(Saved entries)

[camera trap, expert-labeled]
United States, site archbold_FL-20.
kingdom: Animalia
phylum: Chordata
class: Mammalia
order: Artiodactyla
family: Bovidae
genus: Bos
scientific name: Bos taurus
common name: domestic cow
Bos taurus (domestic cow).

◆ ACTIVITY ◆
To complete this exercise, set down every line above exactly once more.

◆ SOLUTION ◆
[camera trap, expert-labeled]
United States, site archbold_FL-20.
kingdom: Animalia
phylum: Chordata
class: Mammalia
order: Artiodactyla
family: Bovidae
genus: Bos
scientific name: Bos taurus
common name: domestic cow
Bos taurus (domestic cow).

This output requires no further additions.